There were several other incidents of violence of murder in Norway during the long Easter holiday weekend. A man in Kristiansand was charged with fatally injuring another man at Mosby late Saturday night, while a 31-year-old woman was found murdered in her home in Lørenskog, northeast of Oslo, on Thursday after she failed to show up for work on Wednesday. Her male partner has been charged with her death.

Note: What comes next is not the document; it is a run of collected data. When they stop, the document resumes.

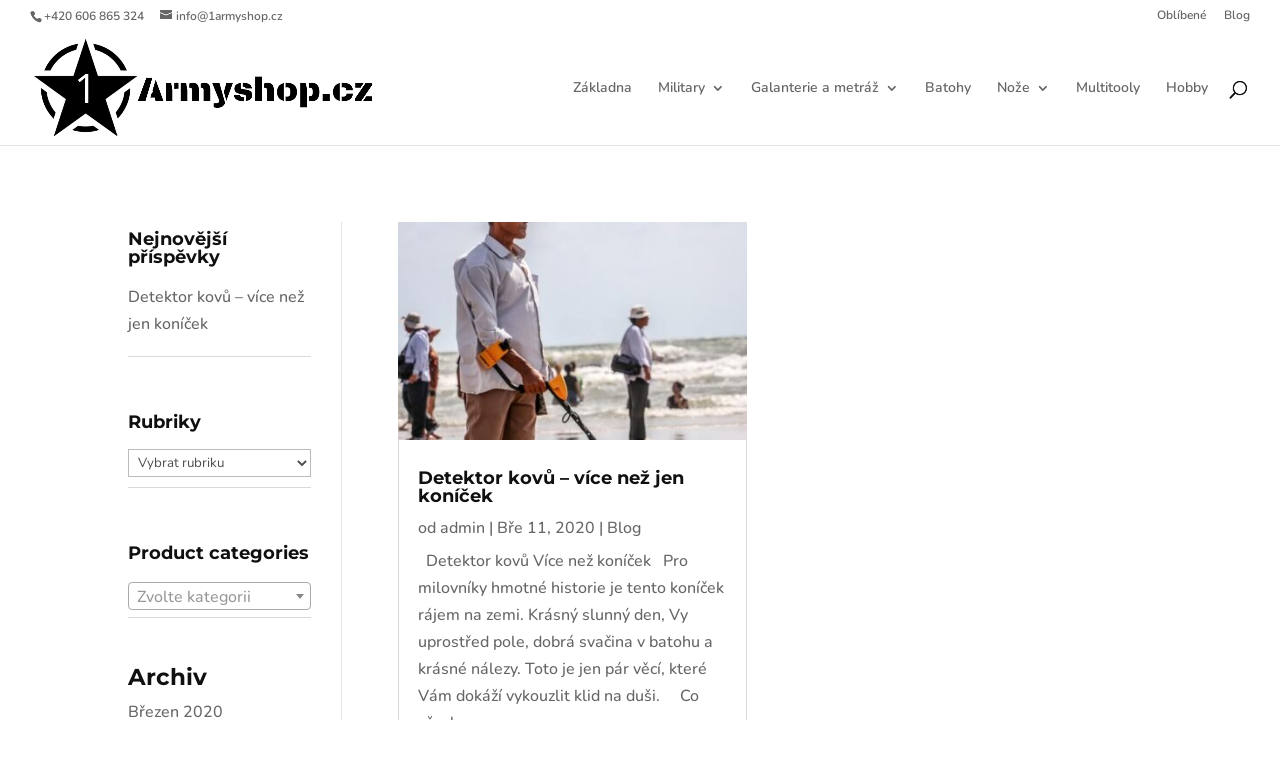

--- FILE ---
content_type: text/css
request_url: https://1armyshop.cz/wp-content/themes/ecommerced-divided-rocks/css/modules.css?ver=6.4.3
body_size: 298
content:
/**
 *  Sliders
 *
 */

/* Standard Slider */

.dr-slider .et-pb-controllers a {
	width: 25px;
    height: 3px;
    -webkit-border-radius: 0;
    -moz-border-radius: 0;
    border-radius: 0;
    transition: 0.3s;
    position: relative;
    z-index: 20;
    opacity: 1;
}

.dr-slider .et-pb-controllers a.et-pb-active-control {
    width: 50px;
}

.dr-slider .et-pb-controllers a.et-pb-active-control {
    width: 50px;
}

.dr-slider .et_pb_slider .et-pb-controllers a:hover,
.dr-slider .et_pb_slider .et-pb-controllers a.et-pb-active-control {
    height: 4px;
}

.dr-slider .et-pb-slider-arrows .et-pb-arrow-prev:before {
	font-size: 30px;
  	content: "\23";
}

.dr-slider .et-pb-slider-arrows .et-pb-arrow-next:before {
	font-size: 30px;
  	content: "\24";
}


/**
 *  Borders
 *
 */

/* Lightgrey */

.dr-light-border-color {
	border-color: rgba(0, 0, 0, 0.15);
}

/**
 *  Email Optin
 *
 */

/* Optin inline */
@media only screen and (min-width: 981px) {
    .ecommerced-inline-email .et_pb_newsletter_fields > p { 
        flex: auto !important;
    }
    .ecommerced-inline-email .et_pb_newsletter_fields p.et_pb_newsletter_field {
        margin-right: 2%; 
    }
}

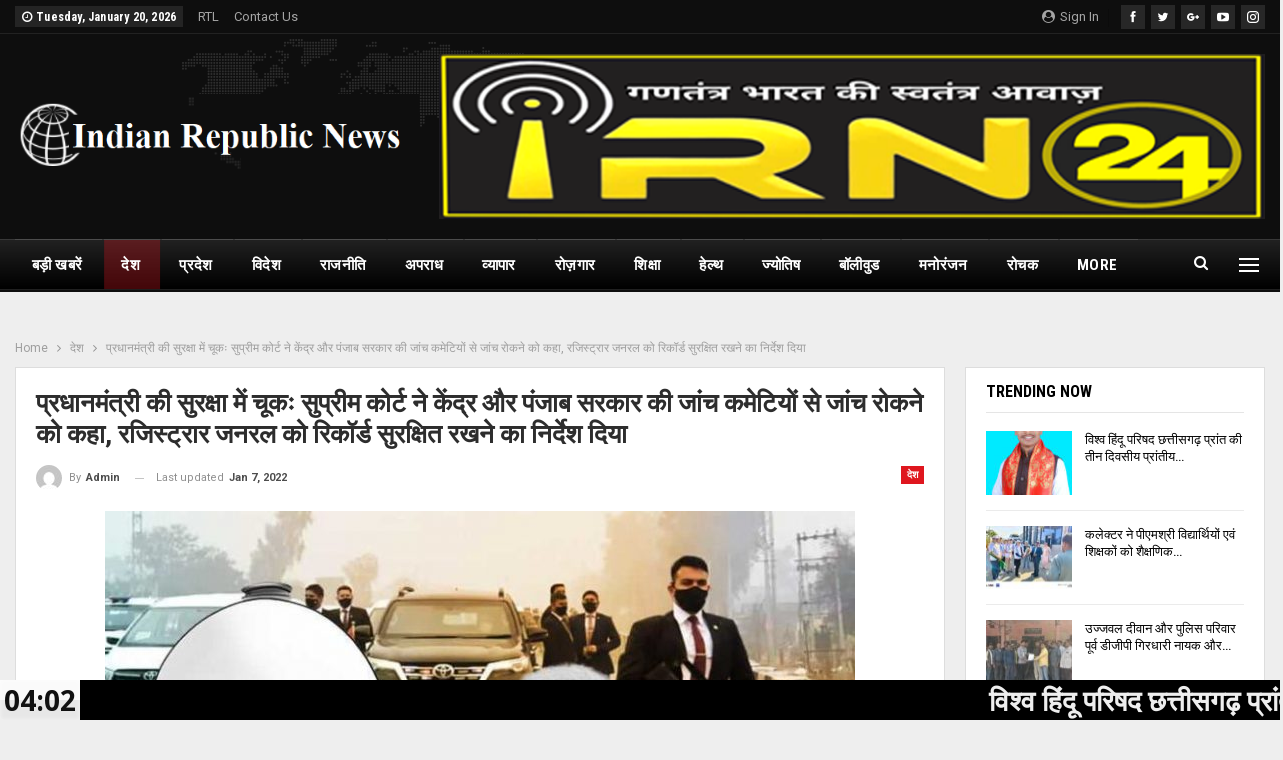

--- FILE ---
content_type: text/html; charset=utf-8
request_url: https://www.google.com/recaptcha/api2/aframe
body_size: 248
content:
<!DOCTYPE HTML><html><head><meta http-equiv="content-type" content="text/html; charset=UTF-8"></head><body><script nonce="TDsYLOiS3iYgxh1nwSmJSQ">/** Anti-fraud and anti-abuse applications only. See google.com/recaptcha */ try{var clients={'sodar':'https://pagead2.googlesyndication.com/pagead/sodar?'};window.addEventListener("message",function(a){try{if(a.source===window.parent){var b=JSON.parse(a.data);var c=clients[b['id']];if(c){var d=document.createElement('img');d.src=c+b['params']+'&rc='+(localStorage.getItem("rc::a")?sessionStorage.getItem("rc::b"):"");window.document.body.appendChild(d);sessionStorage.setItem("rc::e",parseInt(sessionStorage.getItem("rc::e")||0)+1);localStorage.setItem("rc::h",'1768881752080');}}}catch(b){}});window.parent.postMessage("_grecaptcha_ready", "*");}catch(b){}</script></body></html>

--- FILE ---
content_type: text/xml;charset=UTF-8
request_url: https://irn24.in/wp-admin/admin-ajax.php
body_size: 1325
content:
<?xml version="1.0" encoding="UTF-8" ?><ticker><featurednews><news><newstitle>विश्व हिंदू परिषद छत्तीसगढ़ प्रांत की तीन दिवसीय प्रांतीय बैठक महासमुंद में संपन्न प्रहलाद निषाद बने बजरंग दल कोरिया विभाग सह संयोजक</newstitle><newsexcerpt></newsexcerpt><url>https://irn24.in/%e0%a4%b5%e0%a4%bf%e0%a4%b6%e0%a5%8d%e0%a4%b5-%e0%a4%b9%e0%a4%bf%e0%a4%82%e0%a4%a6%e0%a5%82-%e0%a4%aa%e0%a4%b0%e0%a4%bf%e0%a4%b7%e0%a4%a6-%e0%a4%9b%e0%a4%a4%e0%a5%8d%e0%a4%a4%e0%a5%80%e0%a4%b8/</url></news></featurednews><slidingnews><news><newstitle>विश्व हिंदू परिषद छत्तीसगढ़ प्रांत की तीन दिवसीय प्रांतीय बैठक महासमुंद में संपन्न प्रहलाद निषाद बने बजरंग दल कोरिया विभाग सह संयोजक</newstitle><url>https://irn24.in/%e0%a4%b5%e0%a4%bf%e0%a4%b6%e0%a5%8d%e0%a4%b5-%e0%a4%b9%e0%a4%bf%e0%a4%82%e0%a4%a6%e0%a5%82-%e0%a4%aa%e0%a4%b0%e0%a4%bf%e0%a4%b7%e0%a4%a6-%e0%a4%9b%e0%a4%a4%e0%a5%8d%e0%a4%a4%e0%a5%80%e0%a4%b8/</url></news><news><newstitle>कलेक्टर ने पीएमश्री विद्यार्थियों एवं शिक्षकों को शैक्षणिक भ्रमण हेतु किया रवाना</newstitle><url>https://irn24.in/%e0%a4%95%e0%a4%b2%e0%a5%87%e0%a4%95%e0%a5%8d%e0%a4%9f%e0%a4%b0-%e0%a4%a8%e0%a5%87-%e0%a4%aa%e0%a5%80%e0%a4%8f%e0%a4%ae%e0%a4%b6%e0%a5%8d%e0%a4%b0%e0%a5%80-%e0%a4%b5%e0%a4%bf%e0%a4%a6%e0%a5%8d/</url></news><news><newstitle>उज्जवल दीवान और पुलिस परिवार पूर्व डीजीपी गिरधारी नायक और नगरसेना कमाण्डेन्ट लक्ष्मी प्रसाद वर्मा के खिलाफ एफआईआर दर्ज करवाने सुरगी चौकी पहुँचा</newstitle><url>https://irn24.in/%e0%a4%89%e0%a4%9c%e0%a5%8d%e0%a4%9c%e0%a4%b5%e0%a4%b2-%e0%a4%a6%e0%a5%80%e0%a4%b5%e0%a4%be%e0%a4%a8-%e0%a4%94%e0%a4%b0-%e0%a4%aa%e0%a5%81%e0%a4%b2%e0%a4%bf%e0%a4%b8-%e0%a4%aa%e0%a4%b0%e0%a4%bf/</url></news><news><newstitle>पीएमश्री स्वामी आत्मानंद बतरा में कराया गया न्योता भोज</newstitle><url>https://irn24.in/%e0%a4%aa%e0%a5%80%e0%a4%8f%e0%a4%ae%e0%a4%b6%e0%a5%8d%e0%a4%b0%e0%a5%80-%e0%a4%b8%e0%a5%8d%e0%a4%b5%e0%a4%be%e0%a4%ae%e0%a5%80-%e0%a4%86%e0%a4%a4%e0%a5%8d%e0%a4%ae%e0%a4%be%e0%a4%a8%e0%a4%82-3/</url></news><news><newstitle>महिला सशक्तिकरण की दिशा में महत्वपूर्ण पहल: भटगांव क्षेत्र में 30 महिला हितग्राहियों को साइकिल वितरणभटगांव।</newstitle><url>https://irn24.in/%e0%a4%ae%e0%a4%b9%e0%a4%bf%e0%a4%b2%e0%a4%be-%e0%a4%b8%e0%a4%b6%e0%a4%95%e0%a5%8d%e0%a4%a4%e0%a4%bf%e0%a4%95%e0%a4%b0%e0%a4%a3-%e0%a4%95%e0%a5%80-%e0%a4%a6%e0%a4%bf%e0%a4%b6%e0%a4%be-%e0%a4%ae/</url></news><news><newstitle>चौकी बसदेई पुलिस की बड़ी कार्रवाई, एक आरोपी की गिरफ्तारी से खुला पूरा नेटवर्क एनडीपीएस एक्ट के तहत इण्ड-टू-इण्ड विवेचना में 8 आरोपी गिरफ्तार, 600 नग नशीली इंजेक्शन जब्त</newstitle><url>https://irn24.in/%e0%a4%9a%e0%a5%8c%e0%a4%95%e0%a5%80-%e0%a4%ac%e0%a4%b8%e0%a4%a6%e0%a5%87%e0%a4%88-%e0%a4%aa%e0%a5%81%e0%a4%b2%e0%a4%bf%e0%a4%b8-%e0%a4%95%e0%a5%80-%e0%a4%ac%e0%a4%a1%e0%a4%bc%e0%a5%80-%e0%a4%95/</url></news><news><newstitle>पूर्व डीजीपी गिरधारी नायक और नगरसेना कमाण्डेन्ट लक्ष्मी प्रसाद वर्मा के खिलाफ नगरसेना जवान के आत्महत्या मामले में एफआईआर दर्ज करवाने सुरगी चौकी जाएगा पुलिस परिवार : उज्जवल दीवान</newstitle><url>https://irn24.in/%e0%a4%aa%e0%a5%82%e0%a4%b0%e0%a5%8d%e0%a4%b5-%e0%a4%a1%e0%a5%80%e0%a4%9c%e0%a5%80%e0%a4%aa%e0%a5%80-%e0%a4%97%e0%a4%bf%e0%a4%b0%e0%a4%a7%e0%a4%be%e0%a4%b0%e0%a5%80-%e0%a4%a8%e0%a4%be%e0%a4%af/</url></news><news><newstitle>माननीय विशेष न्यायाधीश (एनडीपीएस एक्ट) सूरजपुर ने नशे के कारोबार में लिप्त आरोपी को दी 10 वर्ष की सश्रम कारावास व 1 लाख रूपये अर्थदण्ड की सजा।*</newstitle><url>https://irn24.in/%e0%a4%ae%e0%a4%be%e0%a4%a8%e0%a4%a8%e0%a5%80%e0%a4%af-%e0%a4%b5%e0%a4%bf%e0%a4%b6%e0%a5%87%e0%a4%b7-%e0%a4%a8%e0%a5%8d%e0%a4%af%e0%a4%be%e0%a4%af%e0%a4%be%e0%a4%a7%e0%a5%80%e0%a4%b6-%e0%a4%8f/</url></news><news><newstitle>शासकीय हायर सेकेंडरी स्कूल रामनगर में सरस्वती साइकिल वितरण कार्यक्रम संपन्न</newstitle><url>https://irn24.in/%e0%a4%b6%e0%a4%be%e0%a4%b8%e0%a4%95%e0%a5%80%e0%a4%af-%e0%a4%b9%e0%a4%be%e0%a4%af%e0%a4%b0-%e0%a4%b8%e0%a5%87%e0%a4%95%e0%a5%87%e0%a4%82%e0%a4%a1%e0%a4%b0%e0%a5%80-%e0%a4%b8%e0%a5%8d%e0%a4%95/</url></news><news><newstitle>परीक्षा पे चर्चा&quot; से परीक्षा का तनाव, समय प्रबंधन और आत्मविश्वास का मार्गदर्शन : गोवर्धन सिंह</newstitle><url>https://irn24.in/%e0%a4%aa%e0%a4%b0%e0%a5%80%e0%a4%95%e0%a5%8d%e0%a4%b7%e0%a4%be-%e0%a4%aa%e0%a5%87-%e0%a4%9a%e0%a4%b0%e0%a5%8d%e0%a4%9a%e0%a4%be-%e0%a4%b8%e0%a5%87-%e0%a4%aa%e0%a4%b0%e0%a5%80%e0%a4%95%e0%a5%8d/</url></news></slidingnews><time>1768901550</time></ticker>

Police in Rogaland also confirmed on Sunday that bones found on a beach at Grødalandstangen are human remains that will now be analyzed. In Aurskog, northeast of Oslo, police fired several shots at a car driven by a robbery suspect who threatened to run down another police officer. The occupants of the car were caught stealing copper from a transformer station at Vikodden in Aurskog eary Monday morning, and then colliding with both a police car and trying to run down a police officer during their getaway. Police were calling for tips from the public.